Selon la Cour, la suppression définitive des droits politiques est contraire aux principes des droits de l’homme, notamment au droit de chaque citoyen à l’égalité des chances au sein du gouvernement.

Le chef de la Cour constitutionnelle, Suhartoyo, a déclaré dans sa décision que la requête des pétitionnaires avait été complètement rejetée.

“Pour juger, rejetez la requête des pétitionnaires dans son intégralité”, a déclaré Suhartoyo en lisant la décision dans la salle d’audience de la Cour constitutionnelle.

Dans son examen, la Cour considère que les dispositions actuelles sont suffisantes pour réglementer les conditions de nomination des anciens condamnés.
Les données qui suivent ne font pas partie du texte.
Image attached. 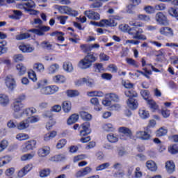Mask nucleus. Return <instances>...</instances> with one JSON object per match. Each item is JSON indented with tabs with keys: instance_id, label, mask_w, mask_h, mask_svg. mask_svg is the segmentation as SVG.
<instances>
[{
	"instance_id": "obj_1",
	"label": "nucleus",
	"mask_w": 178,
	"mask_h": 178,
	"mask_svg": "<svg viewBox=\"0 0 178 178\" xmlns=\"http://www.w3.org/2000/svg\"><path fill=\"white\" fill-rule=\"evenodd\" d=\"M33 26L38 27V29H33L29 30V33H33V34H37V35H44L47 31H49L51 28L49 26H42V20L40 18H36L34 19V22H32ZM37 24L38 26H35Z\"/></svg>"
},
{
	"instance_id": "obj_2",
	"label": "nucleus",
	"mask_w": 178,
	"mask_h": 178,
	"mask_svg": "<svg viewBox=\"0 0 178 178\" xmlns=\"http://www.w3.org/2000/svg\"><path fill=\"white\" fill-rule=\"evenodd\" d=\"M97 60V58L93 54L90 53L84 57L83 59L81 60L79 66L81 69H88L92 66V63Z\"/></svg>"
},
{
	"instance_id": "obj_3",
	"label": "nucleus",
	"mask_w": 178,
	"mask_h": 178,
	"mask_svg": "<svg viewBox=\"0 0 178 178\" xmlns=\"http://www.w3.org/2000/svg\"><path fill=\"white\" fill-rule=\"evenodd\" d=\"M23 108H24V105L19 100H15V102L13 103L12 110L13 111V115L15 119H20V118L23 117V112L20 113V111H22Z\"/></svg>"
},
{
	"instance_id": "obj_4",
	"label": "nucleus",
	"mask_w": 178,
	"mask_h": 178,
	"mask_svg": "<svg viewBox=\"0 0 178 178\" xmlns=\"http://www.w3.org/2000/svg\"><path fill=\"white\" fill-rule=\"evenodd\" d=\"M73 127L74 130H77V129L80 130L81 137H85V136H88V134L91 133V129H90V122H85L81 124V126L79 125V124H76Z\"/></svg>"
},
{
	"instance_id": "obj_5",
	"label": "nucleus",
	"mask_w": 178,
	"mask_h": 178,
	"mask_svg": "<svg viewBox=\"0 0 178 178\" xmlns=\"http://www.w3.org/2000/svg\"><path fill=\"white\" fill-rule=\"evenodd\" d=\"M58 10L62 15H70V16H77L79 13L74 10L70 8V7L67 6H60L58 8Z\"/></svg>"
},
{
	"instance_id": "obj_6",
	"label": "nucleus",
	"mask_w": 178,
	"mask_h": 178,
	"mask_svg": "<svg viewBox=\"0 0 178 178\" xmlns=\"http://www.w3.org/2000/svg\"><path fill=\"white\" fill-rule=\"evenodd\" d=\"M6 87L9 91H13L16 88V81L12 75H8L5 79Z\"/></svg>"
},
{
	"instance_id": "obj_7",
	"label": "nucleus",
	"mask_w": 178,
	"mask_h": 178,
	"mask_svg": "<svg viewBox=\"0 0 178 178\" xmlns=\"http://www.w3.org/2000/svg\"><path fill=\"white\" fill-rule=\"evenodd\" d=\"M25 2L19 4L18 8L19 9H24L25 12L27 10H30L31 9H34L35 8V3L33 0H22Z\"/></svg>"
},
{
	"instance_id": "obj_8",
	"label": "nucleus",
	"mask_w": 178,
	"mask_h": 178,
	"mask_svg": "<svg viewBox=\"0 0 178 178\" xmlns=\"http://www.w3.org/2000/svg\"><path fill=\"white\" fill-rule=\"evenodd\" d=\"M155 20L158 24H161V26H166L168 24V18L163 13H157L155 16Z\"/></svg>"
},
{
	"instance_id": "obj_9",
	"label": "nucleus",
	"mask_w": 178,
	"mask_h": 178,
	"mask_svg": "<svg viewBox=\"0 0 178 178\" xmlns=\"http://www.w3.org/2000/svg\"><path fill=\"white\" fill-rule=\"evenodd\" d=\"M128 34H129V35H132V38L134 40H147V37L145 35L138 34L137 30L134 28H129Z\"/></svg>"
},
{
	"instance_id": "obj_10",
	"label": "nucleus",
	"mask_w": 178,
	"mask_h": 178,
	"mask_svg": "<svg viewBox=\"0 0 178 178\" xmlns=\"http://www.w3.org/2000/svg\"><path fill=\"white\" fill-rule=\"evenodd\" d=\"M92 172V168L90 166H87L81 170L77 171L75 173V177H84V176H87V175H90Z\"/></svg>"
},
{
	"instance_id": "obj_11",
	"label": "nucleus",
	"mask_w": 178,
	"mask_h": 178,
	"mask_svg": "<svg viewBox=\"0 0 178 178\" xmlns=\"http://www.w3.org/2000/svg\"><path fill=\"white\" fill-rule=\"evenodd\" d=\"M92 172V168L90 166H87L81 170L77 171L75 173V177H84V176H87V175H90Z\"/></svg>"
},
{
	"instance_id": "obj_12",
	"label": "nucleus",
	"mask_w": 178,
	"mask_h": 178,
	"mask_svg": "<svg viewBox=\"0 0 178 178\" xmlns=\"http://www.w3.org/2000/svg\"><path fill=\"white\" fill-rule=\"evenodd\" d=\"M19 49L21 50L24 54H31V52H34V50L35 49L34 47L26 44L24 43H21L19 47Z\"/></svg>"
},
{
	"instance_id": "obj_13",
	"label": "nucleus",
	"mask_w": 178,
	"mask_h": 178,
	"mask_svg": "<svg viewBox=\"0 0 178 178\" xmlns=\"http://www.w3.org/2000/svg\"><path fill=\"white\" fill-rule=\"evenodd\" d=\"M36 144L37 142H35V140H29L26 142L22 147V152H27V151H30V149H33Z\"/></svg>"
},
{
	"instance_id": "obj_14",
	"label": "nucleus",
	"mask_w": 178,
	"mask_h": 178,
	"mask_svg": "<svg viewBox=\"0 0 178 178\" xmlns=\"http://www.w3.org/2000/svg\"><path fill=\"white\" fill-rule=\"evenodd\" d=\"M84 15L90 20H99V19H101V15L99 13L95 11L86 10L84 12Z\"/></svg>"
},
{
	"instance_id": "obj_15",
	"label": "nucleus",
	"mask_w": 178,
	"mask_h": 178,
	"mask_svg": "<svg viewBox=\"0 0 178 178\" xmlns=\"http://www.w3.org/2000/svg\"><path fill=\"white\" fill-rule=\"evenodd\" d=\"M159 33L161 34V35H165V37H173L175 35V33H173V29L170 27H161L159 29Z\"/></svg>"
},
{
	"instance_id": "obj_16",
	"label": "nucleus",
	"mask_w": 178,
	"mask_h": 178,
	"mask_svg": "<svg viewBox=\"0 0 178 178\" xmlns=\"http://www.w3.org/2000/svg\"><path fill=\"white\" fill-rule=\"evenodd\" d=\"M99 44H81L80 46V48L83 52L87 53L90 52V51H92L94 49H98L99 48Z\"/></svg>"
},
{
	"instance_id": "obj_17",
	"label": "nucleus",
	"mask_w": 178,
	"mask_h": 178,
	"mask_svg": "<svg viewBox=\"0 0 178 178\" xmlns=\"http://www.w3.org/2000/svg\"><path fill=\"white\" fill-rule=\"evenodd\" d=\"M136 138H139V140H147L151 138V135L145 131H138L136 133Z\"/></svg>"
},
{
	"instance_id": "obj_18",
	"label": "nucleus",
	"mask_w": 178,
	"mask_h": 178,
	"mask_svg": "<svg viewBox=\"0 0 178 178\" xmlns=\"http://www.w3.org/2000/svg\"><path fill=\"white\" fill-rule=\"evenodd\" d=\"M49 152H51V147H49V146H44L38 149V155L41 158H44L47 155H49Z\"/></svg>"
},
{
	"instance_id": "obj_19",
	"label": "nucleus",
	"mask_w": 178,
	"mask_h": 178,
	"mask_svg": "<svg viewBox=\"0 0 178 178\" xmlns=\"http://www.w3.org/2000/svg\"><path fill=\"white\" fill-rule=\"evenodd\" d=\"M90 104L94 107L95 111L99 112L102 111L101 104H99V100L97 97H92L90 99Z\"/></svg>"
},
{
	"instance_id": "obj_20",
	"label": "nucleus",
	"mask_w": 178,
	"mask_h": 178,
	"mask_svg": "<svg viewBox=\"0 0 178 178\" xmlns=\"http://www.w3.org/2000/svg\"><path fill=\"white\" fill-rule=\"evenodd\" d=\"M9 96L6 94L1 93L0 94V105L1 106H8L9 105Z\"/></svg>"
},
{
	"instance_id": "obj_21",
	"label": "nucleus",
	"mask_w": 178,
	"mask_h": 178,
	"mask_svg": "<svg viewBox=\"0 0 178 178\" xmlns=\"http://www.w3.org/2000/svg\"><path fill=\"white\" fill-rule=\"evenodd\" d=\"M16 70L17 71L19 76H24L26 72H27V68L23 63H19L16 65Z\"/></svg>"
},
{
	"instance_id": "obj_22",
	"label": "nucleus",
	"mask_w": 178,
	"mask_h": 178,
	"mask_svg": "<svg viewBox=\"0 0 178 178\" xmlns=\"http://www.w3.org/2000/svg\"><path fill=\"white\" fill-rule=\"evenodd\" d=\"M127 106L130 108V109L134 110L138 108V102L136 99L129 98L127 102Z\"/></svg>"
},
{
	"instance_id": "obj_23",
	"label": "nucleus",
	"mask_w": 178,
	"mask_h": 178,
	"mask_svg": "<svg viewBox=\"0 0 178 178\" xmlns=\"http://www.w3.org/2000/svg\"><path fill=\"white\" fill-rule=\"evenodd\" d=\"M29 127L30 124H29V120L27 119L21 121L17 124V129L18 130H26V129H29Z\"/></svg>"
},
{
	"instance_id": "obj_24",
	"label": "nucleus",
	"mask_w": 178,
	"mask_h": 178,
	"mask_svg": "<svg viewBox=\"0 0 178 178\" xmlns=\"http://www.w3.org/2000/svg\"><path fill=\"white\" fill-rule=\"evenodd\" d=\"M146 167L151 172H156L158 170V166L154 161H148L146 162Z\"/></svg>"
},
{
	"instance_id": "obj_25",
	"label": "nucleus",
	"mask_w": 178,
	"mask_h": 178,
	"mask_svg": "<svg viewBox=\"0 0 178 178\" xmlns=\"http://www.w3.org/2000/svg\"><path fill=\"white\" fill-rule=\"evenodd\" d=\"M63 111L65 113H69L72 111V102L69 101H65L62 104Z\"/></svg>"
},
{
	"instance_id": "obj_26",
	"label": "nucleus",
	"mask_w": 178,
	"mask_h": 178,
	"mask_svg": "<svg viewBox=\"0 0 178 178\" xmlns=\"http://www.w3.org/2000/svg\"><path fill=\"white\" fill-rule=\"evenodd\" d=\"M53 81L58 84H62L66 81V78L63 75H56L53 77Z\"/></svg>"
},
{
	"instance_id": "obj_27",
	"label": "nucleus",
	"mask_w": 178,
	"mask_h": 178,
	"mask_svg": "<svg viewBox=\"0 0 178 178\" xmlns=\"http://www.w3.org/2000/svg\"><path fill=\"white\" fill-rule=\"evenodd\" d=\"M56 134L57 132L56 131L49 132L44 136L43 140L44 141L48 142L50 140H52V138H55V137H56Z\"/></svg>"
},
{
	"instance_id": "obj_28",
	"label": "nucleus",
	"mask_w": 178,
	"mask_h": 178,
	"mask_svg": "<svg viewBox=\"0 0 178 178\" xmlns=\"http://www.w3.org/2000/svg\"><path fill=\"white\" fill-rule=\"evenodd\" d=\"M165 169L168 173H173L175 172V163L172 161L165 163Z\"/></svg>"
},
{
	"instance_id": "obj_29",
	"label": "nucleus",
	"mask_w": 178,
	"mask_h": 178,
	"mask_svg": "<svg viewBox=\"0 0 178 178\" xmlns=\"http://www.w3.org/2000/svg\"><path fill=\"white\" fill-rule=\"evenodd\" d=\"M60 67L58 65V64H56V63L52 64L48 67L49 74H54L56 73V72L59 70Z\"/></svg>"
},
{
	"instance_id": "obj_30",
	"label": "nucleus",
	"mask_w": 178,
	"mask_h": 178,
	"mask_svg": "<svg viewBox=\"0 0 178 178\" xmlns=\"http://www.w3.org/2000/svg\"><path fill=\"white\" fill-rule=\"evenodd\" d=\"M111 166V163H104L101 165H97L95 168L96 172H101L102 170H105V169H109V167Z\"/></svg>"
},
{
	"instance_id": "obj_31",
	"label": "nucleus",
	"mask_w": 178,
	"mask_h": 178,
	"mask_svg": "<svg viewBox=\"0 0 178 178\" xmlns=\"http://www.w3.org/2000/svg\"><path fill=\"white\" fill-rule=\"evenodd\" d=\"M33 70L37 71L38 73H43L45 70V67L42 63H36L33 65Z\"/></svg>"
},
{
	"instance_id": "obj_32",
	"label": "nucleus",
	"mask_w": 178,
	"mask_h": 178,
	"mask_svg": "<svg viewBox=\"0 0 178 178\" xmlns=\"http://www.w3.org/2000/svg\"><path fill=\"white\" fill-rule=\"evenodd\" d=\"M50 35L51 37H57V40H58V41H65V38H63V35H65V34L62 32L54 31L51 33Z\"/></svg>"
},
{
	"instance_id": "obj_33",
	"label": "nucleus",
	"mask_w": 178,
	"mask_h": 178,
	"mask_svg": "<svg viewBox=\"0 0 178 178\" xmlns=\"http://www.w3.org/2000/svg\"><path fill=\"white\" fill-rule=\"evenodd\" d=\"M168 13L170 16L172 17H176L178 20V8L177 7H171L168 9Z\"/></svg>"
},
{
	"instance_id": "obj_34",
	"label": "nucleus",
	"mask_w": 178,
	"mask_h": 178,
	"mask_svg": "<svg viewBox=\"0 0 178 178\" xmlns=\"http://www.w3.org/2000/svg\"><path fill=\"white\" fill-rule=\"evenodd\" d=\"M63 67L67 73H72V72L74 70L73 65L70 62L64 63Z\"/></svg>"
},
{
	"instance_id": "obj_35",
	"label": "nucleus",
	"mask_w": 178,
	"mask_h": 178,
	"mask_svg": "<svg viewBox=\"0 0 178 178\" xmlns=\"http://www.w3.org/2000/svg\"><path fill=\"white\" fill-rule=\"evenodd\" d=\"M31 37V35L29 33H20L19 35H17L15 36V39L17 41H22L23 40H27V38H30Z\"/></svg>"
},
{
	"instance_id": "obj_36",
	"label": "nucleus",
	"mask_w": 178,
	"mask_h": 178,
	"mask_svg": "<svg viewBox=\"0 0 178 178\" xmlns=\"http://www.w3.org/2000/svg\"><path fill=\"white\" fill-rule=\"evenodd\" d=\"M124 94L126 97L128 98H137L138 97V95L137 94L136 91L131 90H128L124 92Z\"/></svg>"
},
{
	"instance_id": "obj_37",
	"label": "nucleus",
	"mask_w": 178,
	"mask_h": 178,
	"mask_svg": "<svg viewBox=\"0 0 178 178\" xmlns=\"http://www.w3.org/2000/svg\"><path fill=\"white\" fill-rule=\"evenodd\" d=\"M147 104L149 106L150 109L152 112H155V111H158L159 106L156 105V103L153 99L147 100Z\"/></svg>"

Y compris une interdiction pour ceux qui ont commis des infractions pénales passibles d’une peine de cinq ans ou plus, sauf sous certaines conditions.

Le juge constitutionnel Adies Kadir a expliqué que le règlement couvre différents types de crimes graves tels que la corruption, le terrorisme, la trahison et les actes criminels contre la sécurité de l’État.

“En fait, cela a été satisfait par l’exigence de nomination au point i, ‘ne jamais être condamné sur la base d’une décision de justice ayant obtenu une force juridique permanente pour avoir commis un acte criminel passible d’une peine d’emprisonnement de 5 ans ou plus, à l’exception des condamnés qui ont commis des actes criminels de négligence et des crimes politiques dans le sens d’un acte qui est déclaré criminel en droit positif uniquement parce que l’auteur a une opinion politique différente de celle du régime en place'”, a déclaré Adies.

Par ailleurs, la Cour s’est également référée à une décision antérieure exigeant que les anciens condamnés aient purgé leur peine et aient suivi une période d’attente de cinq ans après leur libération avant de pouvoir se présenter aux élections.

Compte tenu de ces considérations, la Cour considère que le système actuel est équilibré entre l’octroi d’une seconde chance et le maintien de l’intégrité de la fonction publique.

Cette décision confirme également que les anciens condamnés conservent leurs droits politiques à condition de respecter les dispositions légales applicables.